Обсуждение: That mode-700 check on DATADIR again

Поиск
Список
Период
Сортировка

That mode-700 check on DATADIR again

От
Chapman Flack
Дата:
I have, more or less, this classic question:

https://www.postgresql.org/message-id/4667C403.1070807%40t3go.de

But I have it for a newer reason, where again it seems as if a better
answer than "don't do that" might be worth having.

1. Suppose you are running PG in a VM (named pgvm just for exposition).

2. Suppose DATADIR in this VM is a direct virtio mount of an LVM
   logical volume on the host machine (vg0/pgdata, say).

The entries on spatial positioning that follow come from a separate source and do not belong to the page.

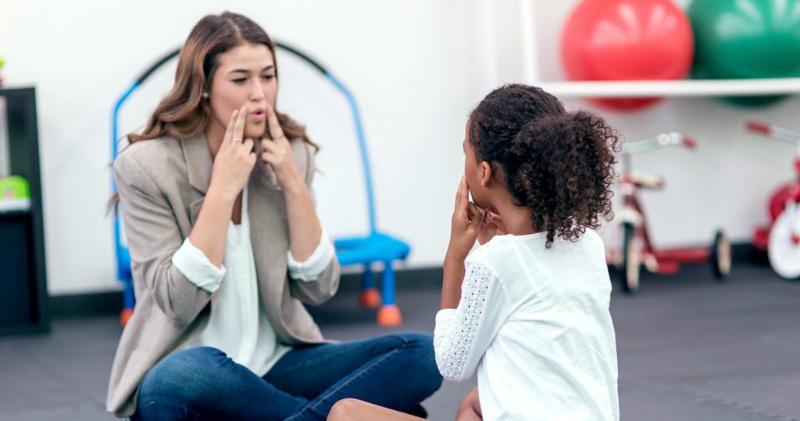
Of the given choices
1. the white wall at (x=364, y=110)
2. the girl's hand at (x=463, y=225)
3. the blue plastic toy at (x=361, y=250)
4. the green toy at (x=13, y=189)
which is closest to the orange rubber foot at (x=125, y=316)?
the blue plastic toy at (x=361, y=250)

3. Suppose you've thought of a quick way to snag a copy of this
   volume to build a replica machine:

   pg_start_backup(...)
   virsh domfsfreeze pgvm /var/lib/pgsql/x.x/data
   lvm lvcreate --snapshot vg/pgdata --name snap_data
   virsh domfsthaw pgvm
   pg_stop_backup()

   and then copy from snap_data at leisure.

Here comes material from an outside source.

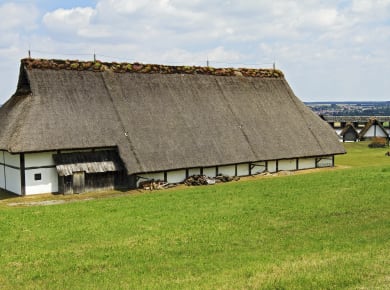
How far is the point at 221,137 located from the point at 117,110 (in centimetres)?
761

4. Suppose the guest OS running in the VM has an SELinux policy
   in force.

Those virsh domfsfreeze / domfsthaw operations work by libvirt
RPC-ing into a qemu-ga (qemu guest agent) process running
in the guest; the agent then opens the given mountpoint path
/var/lib/pgsql/x.x/data O_RDONLY, and does an ioctl(FIFREEZE) on it.

When you see the "failed to open: ... Permission denied" from qemu-ga
(which runs as root!), you pretty much know SELinux is involved.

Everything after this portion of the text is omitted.